Gus Yahya: NU Tidak Boleh Jadi Senjata Kompetisi Politik
Politik | 23 Mei 2022, 17:30 WIBJAKARTA, KOMPAS.TV - Ketua Pengurus Besar Nahdlatul Ulama (PBNU) Yahya Cholil Staquf atau Gus Yahya menegaskan, Nahdlatul Ulama (NU) tidak boleh digunakan sebagai senjata dalam kompetisi politik.
Gus Yahya menegaskan, ketentuan tersebut berlaku bagi semua partai politik.
Pernyataan itu disampaikan Gus Yahya seusai menggelar pertemuan dengan Panglima TNI Jenderal Andika Perkasa di Kantor PBNU, Senin (23/5/2022).
“Semuanya, untuk semua partai, jadi NU itu ndak boleh digunakan sebagai senjata untuk kompetisi politik,” tegasnya.
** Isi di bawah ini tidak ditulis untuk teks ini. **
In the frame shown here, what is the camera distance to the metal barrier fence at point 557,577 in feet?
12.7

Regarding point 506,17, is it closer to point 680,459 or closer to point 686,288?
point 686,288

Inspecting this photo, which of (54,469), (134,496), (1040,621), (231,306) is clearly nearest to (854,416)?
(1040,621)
Baca Juga: Ketum PBNU Respons Muhaimin Iskandar Kumpul dengan Ulama: Sebentar Lagi Panglima Juga
“Karena kalau kita biarkan terus-terus begini, ini tidak sehat,” lanjutnya.
Gus Yahya mengatakan, eksistensi Nahdlatul Ulama selalu untuk bangsa. Oleh karenanya, tidak boleh ada yang mengeksploitasi identitas NU untuk kepentingan politik.
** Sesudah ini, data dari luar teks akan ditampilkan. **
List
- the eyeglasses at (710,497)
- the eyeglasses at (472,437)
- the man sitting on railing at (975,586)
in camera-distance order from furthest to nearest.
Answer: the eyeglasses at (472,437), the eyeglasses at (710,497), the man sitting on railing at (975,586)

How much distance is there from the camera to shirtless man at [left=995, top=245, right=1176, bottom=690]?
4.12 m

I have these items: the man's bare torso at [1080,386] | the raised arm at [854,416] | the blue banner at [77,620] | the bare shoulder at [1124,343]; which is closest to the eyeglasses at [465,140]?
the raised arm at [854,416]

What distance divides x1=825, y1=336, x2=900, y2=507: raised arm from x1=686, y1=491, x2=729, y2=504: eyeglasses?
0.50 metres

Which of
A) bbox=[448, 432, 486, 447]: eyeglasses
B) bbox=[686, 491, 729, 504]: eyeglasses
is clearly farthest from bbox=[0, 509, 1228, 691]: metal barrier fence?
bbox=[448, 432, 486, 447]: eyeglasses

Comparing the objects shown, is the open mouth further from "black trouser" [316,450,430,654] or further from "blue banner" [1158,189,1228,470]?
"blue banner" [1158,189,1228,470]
“Saya ingin sampaikan di sini bahwa kita tidak mau, kita mohon jangan pakai politik identitas, terutama identitas agama, termasuk identitas NU,” ujarnya.
“Tidak boleh mengeksploitasi identitas NU untuk politik, tidak. NU ini untuk selalu bangsa,” lanjutnya.
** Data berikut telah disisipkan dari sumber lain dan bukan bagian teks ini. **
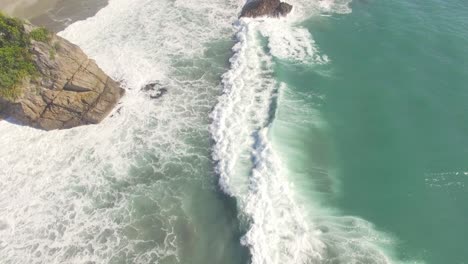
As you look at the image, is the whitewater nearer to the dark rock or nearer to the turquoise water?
the dark rock

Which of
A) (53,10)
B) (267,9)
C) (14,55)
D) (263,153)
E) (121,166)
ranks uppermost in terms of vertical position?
(267,9)

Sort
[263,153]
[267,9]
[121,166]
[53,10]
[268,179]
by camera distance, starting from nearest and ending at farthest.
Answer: [268,179]
[263,153]
[121,166]
[267,9]
[53,10]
Baca Juga: Gus Yahya: Diterima atau Tidak, Rais Aam PBNU Udah Mundur dari MUI
Sebelumnya pada 16 Mei lalu, Ketua Umum Partai Kebangkitan Bangsa (PKB) Muhaimin Iskandar memamerkan desain kaos rancangan Kiai Imam Jazuli yang bertuliskan “Warga NU Kultural Wajib Ber-PKB. Struktural, Sakarepmu!” di akun Twitter dan Instagramnya.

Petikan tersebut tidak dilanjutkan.